Marcus S, Steen A M, Andersson B, Lambert B, Kristoffersson U, Francke U
Department of Clinical Genetics, Karolinska Institute, Stockholm, Sweden.
Hum Genet. 1992 Jun;89(4):395-400. doi: 10.1007/BF00194310.

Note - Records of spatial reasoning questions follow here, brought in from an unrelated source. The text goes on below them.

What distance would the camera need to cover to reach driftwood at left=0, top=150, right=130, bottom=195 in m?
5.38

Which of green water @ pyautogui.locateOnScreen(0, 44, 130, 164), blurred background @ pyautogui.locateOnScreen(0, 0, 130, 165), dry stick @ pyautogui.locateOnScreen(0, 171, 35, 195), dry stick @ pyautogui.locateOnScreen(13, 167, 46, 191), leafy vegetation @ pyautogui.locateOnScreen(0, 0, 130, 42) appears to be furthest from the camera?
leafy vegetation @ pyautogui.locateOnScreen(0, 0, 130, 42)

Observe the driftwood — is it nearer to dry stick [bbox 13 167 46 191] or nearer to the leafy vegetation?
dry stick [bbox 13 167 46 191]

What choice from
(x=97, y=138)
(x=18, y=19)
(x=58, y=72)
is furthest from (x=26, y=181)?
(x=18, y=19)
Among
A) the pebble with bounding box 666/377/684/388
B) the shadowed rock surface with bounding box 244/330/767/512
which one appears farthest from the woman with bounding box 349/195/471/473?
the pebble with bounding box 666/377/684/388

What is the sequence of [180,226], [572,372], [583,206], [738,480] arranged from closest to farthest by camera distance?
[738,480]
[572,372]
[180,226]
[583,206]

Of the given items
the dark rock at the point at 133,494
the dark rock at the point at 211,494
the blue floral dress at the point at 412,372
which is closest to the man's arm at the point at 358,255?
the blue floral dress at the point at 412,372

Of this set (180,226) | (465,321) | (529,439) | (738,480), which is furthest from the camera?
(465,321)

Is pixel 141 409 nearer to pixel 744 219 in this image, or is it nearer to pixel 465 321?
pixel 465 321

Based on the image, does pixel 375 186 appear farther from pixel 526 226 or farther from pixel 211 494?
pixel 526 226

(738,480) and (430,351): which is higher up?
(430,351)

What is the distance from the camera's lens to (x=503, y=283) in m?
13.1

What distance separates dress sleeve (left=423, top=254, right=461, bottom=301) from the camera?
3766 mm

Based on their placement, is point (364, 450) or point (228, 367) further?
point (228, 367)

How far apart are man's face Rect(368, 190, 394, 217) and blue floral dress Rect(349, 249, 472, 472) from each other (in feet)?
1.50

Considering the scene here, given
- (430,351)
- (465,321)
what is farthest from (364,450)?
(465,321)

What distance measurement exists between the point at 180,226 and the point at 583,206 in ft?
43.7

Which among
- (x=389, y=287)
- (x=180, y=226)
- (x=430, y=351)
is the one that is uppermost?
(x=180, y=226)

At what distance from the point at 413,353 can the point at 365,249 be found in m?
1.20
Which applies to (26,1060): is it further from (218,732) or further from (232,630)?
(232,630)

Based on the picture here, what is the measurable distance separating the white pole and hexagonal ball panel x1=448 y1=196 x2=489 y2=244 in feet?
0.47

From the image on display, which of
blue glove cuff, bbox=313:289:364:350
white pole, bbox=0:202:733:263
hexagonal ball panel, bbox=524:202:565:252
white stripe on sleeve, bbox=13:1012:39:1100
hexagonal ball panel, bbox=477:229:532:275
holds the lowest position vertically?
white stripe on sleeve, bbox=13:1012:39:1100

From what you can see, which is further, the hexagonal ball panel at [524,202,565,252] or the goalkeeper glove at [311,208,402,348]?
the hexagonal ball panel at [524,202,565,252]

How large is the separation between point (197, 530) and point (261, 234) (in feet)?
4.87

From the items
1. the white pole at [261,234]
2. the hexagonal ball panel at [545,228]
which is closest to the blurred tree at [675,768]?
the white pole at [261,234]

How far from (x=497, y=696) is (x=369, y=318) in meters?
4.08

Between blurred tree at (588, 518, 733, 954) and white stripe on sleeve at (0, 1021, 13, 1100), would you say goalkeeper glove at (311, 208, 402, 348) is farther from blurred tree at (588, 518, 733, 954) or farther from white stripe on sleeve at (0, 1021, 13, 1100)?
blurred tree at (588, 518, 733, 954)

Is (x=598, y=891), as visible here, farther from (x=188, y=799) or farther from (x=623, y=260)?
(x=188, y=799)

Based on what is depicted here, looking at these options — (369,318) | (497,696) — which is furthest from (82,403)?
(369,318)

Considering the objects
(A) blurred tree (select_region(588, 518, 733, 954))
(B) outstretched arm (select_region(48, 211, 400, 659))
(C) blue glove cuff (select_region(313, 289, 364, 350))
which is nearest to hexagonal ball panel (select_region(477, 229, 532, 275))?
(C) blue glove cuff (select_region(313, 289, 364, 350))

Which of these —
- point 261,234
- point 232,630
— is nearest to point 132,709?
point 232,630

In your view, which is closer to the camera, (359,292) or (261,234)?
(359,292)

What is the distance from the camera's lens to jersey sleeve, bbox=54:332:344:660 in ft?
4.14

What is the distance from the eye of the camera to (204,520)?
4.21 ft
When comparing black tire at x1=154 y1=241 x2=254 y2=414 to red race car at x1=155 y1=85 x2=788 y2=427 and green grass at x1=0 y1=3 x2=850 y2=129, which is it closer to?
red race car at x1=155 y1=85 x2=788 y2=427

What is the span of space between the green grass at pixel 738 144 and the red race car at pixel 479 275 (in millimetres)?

A nonsense mutation at the CpG-site in the codon for Arg(169) in the gene for hypoxanthine phosphoribosyltransferase (hprt) was identified by genomic polymerase chain reaction (PCR) and DNA sequencing in cultured fibroblasts from two brothers with Lesch Nyhan's syndrome. The recurrence of mutation at this CpG-site in several unrelated Lesch-Nyhan families suggests that deamination of 5-methylcytosine is a possible mechanism for mutagenesis. The level of hprt-mRNA in the fibroblasts of the patients was similar to that in healthy controls, whereas hprt-enzyme activity was not detectable. The mutation in this family was also identified in five female relatives and prenatally in a male fetus. Unexpectedly, results from hair follicle analyses and fibroblast selection studies in 8-azaguanine and 6-thioguanine medium showed a non-carrier phenotype in three of the female heterozygotes, whereas X-inactivation mosaicism was demonstrated in one heterozygote. A possible explanation for the apparent non-random X-inactivation in this family is the co-existence of the hprt mutation with an undefined X-linked lethal mutation. This observation is of practical relevance for carrier detection in other Lesch-Nyhan families.
通过基因组聚合酶链反应(PCR)和DNA测序,在两名患有莱施-奈恩综合征的兄弟的培养成纤维细胞中,鉴定出次黄嘌呤磷酸核糖基转移酶(hprt)基因中编码精氨酸(169)的密码子的CpG位点存在无义突变。在几个不相关的莱施-奈恩家族中,该CpG位点的突变复发表明5-甲基胞嘧啶的脱氨作用可能是诱变的一种机制。患者成纤维细胞中hprt - mRNA的水平与健康对照相似,而hprt酶活性无法检测到。在该家族中,5名女性亲属也检测到该突变,一名男性胎儿在产前也检测到该突变。出乎意料的是,在8-氮杂鸟嘌呤和6-硫鸟嘌呤培养基中进行的毛囊分析和成纤维细胞选择研究结果显示,三名女性杂合子表现为非携带者表型,而在一名杂合子中发现了X染色体失活嵌合现象。该家族中明显的非随机X染色体失活的一个可能解释是,hprt突变与一个未确定的X连锁致死突变共存。这一观察结果对其他莱施-奈恩家族的携带者检测具有实际意义。